═══ Selected excerpt
# Paint peeling



## Jesper (Mar 26, 2012)

Hi,

I bought an EF 100-400mm f/4.5-5.6L IS USM lens almost exactly two months ago, and the paint on the lock ring has already started peeling. I think that's too soon for a professional piece of equipment. What are your experience with the white L glass? Do they peel this soon?

The peeling is not too serious right now, but it's at the edge of the lock ring where I hold it when I tighten it, and it's bound to get worse.

On a side note, I have had a Sigma 50-500mm lens for over 7 years and it practically looks like new.

Should I try to exchange it for a new?


Jesper


----------



## Mt Spokane Photography (Mar 26, 2012)

Was it new? Unless some environmantal problem or refinishing occured, it should never peel, not in 50 years! If the lens was used, someone likely repainted it without proper surface preparation.
══════
═══ Record set
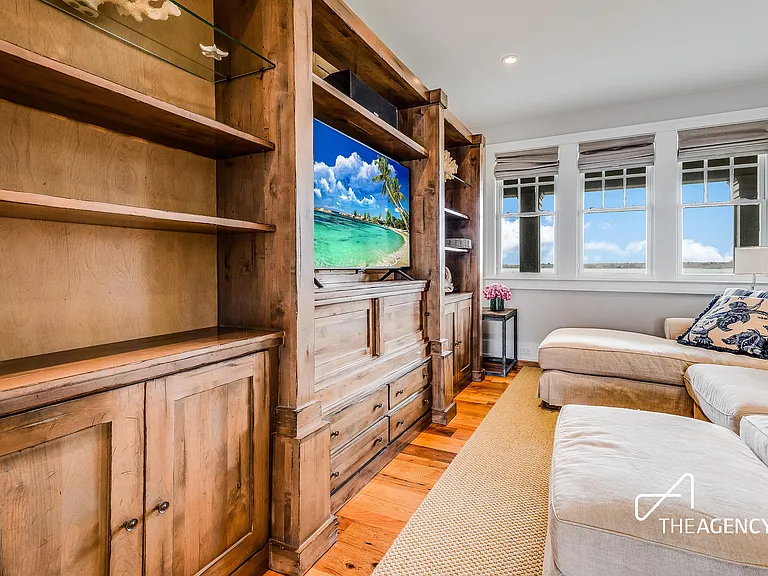 225 E Lake Dr — Photo 4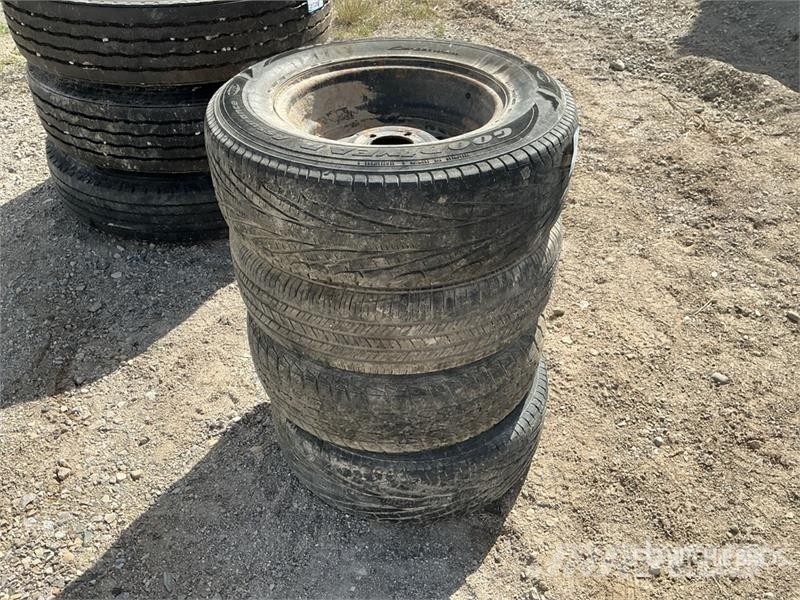Quantity of (4) Miscellaneous Tires Pneumatici, ruote e cerchioni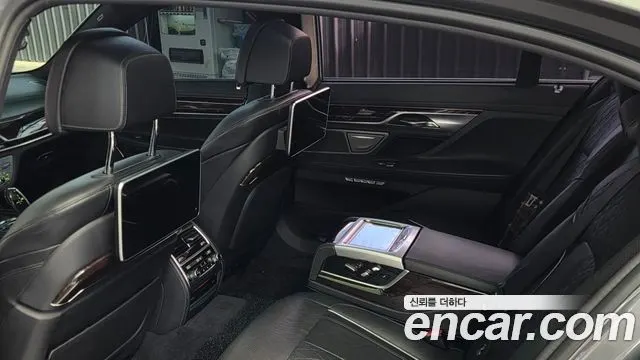 BMW 7 SERIES 2016 — 215 000 км, бежевый, Корея — под ключ — фото 8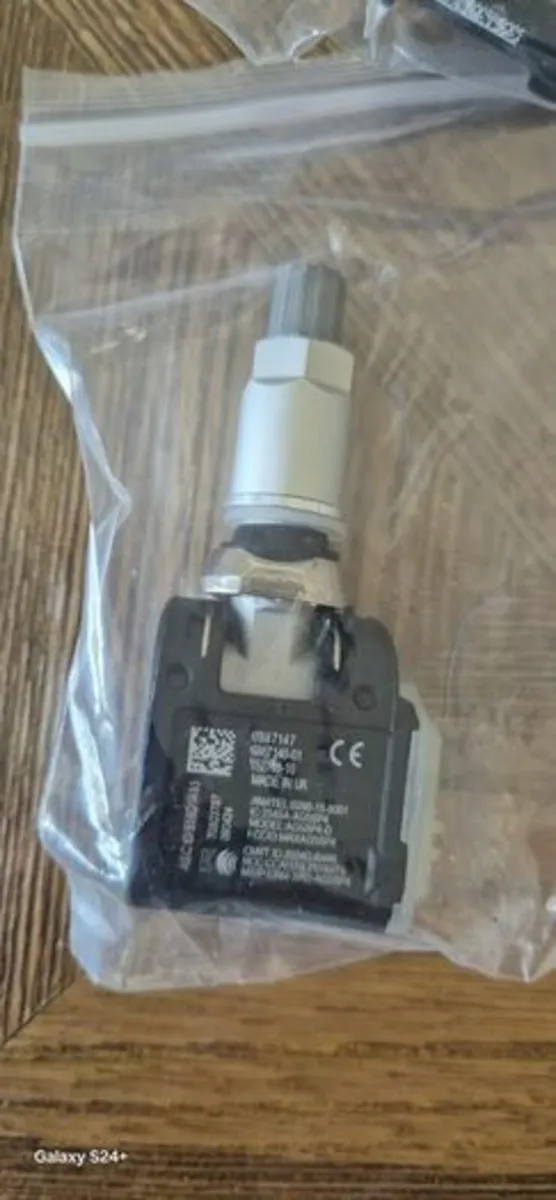 Merc BMW TPMS wheel sensor. - Image 4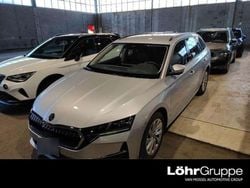 Brilliantsilber metallic Gebraucht 2024 Skoda Octavia Selection Kombi | 28.980 € (Superpreis)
══════
▶ Prompt A: In the paint peeling thread, how long has Jesper had the Sigma 50-500mm lens?
▶ Prompt B: Pick up the thread on peeling lens paint right after its last sentence and keep it going.
You can do without the records.

▶ Answer section A: Over 7 years.

▶ Answer section B:
If new, see if Canon will replace it under warranty. If not, contact your dealer and / or credit card company, many Card companies have supplemental warranties with a purchase using their card. Talk to them.


----------



## nitsujwalker (Mar 26, 2012)

Yeah I would at least try exchange it. If you don't believe that you caused it to do that in any way (even though in theory it should be very difficult to chip white coating) then I would take it right back. I've never had a problem with my white lenses doing that. I'm sorry for the headache--hopefully you won't have to send it off to Canon.


----------



## Jesper (Mar 26, 2012)

It's brand new.


Jesper


----------



## Mt Spokane Photography (Mar 26, 2012)

Jesper said:


> It's brand new.
> 
> 
> Jesper


 
The ring should not peel, see if Canon will replace it. mine is fine after two years. I suspect a poor paint job.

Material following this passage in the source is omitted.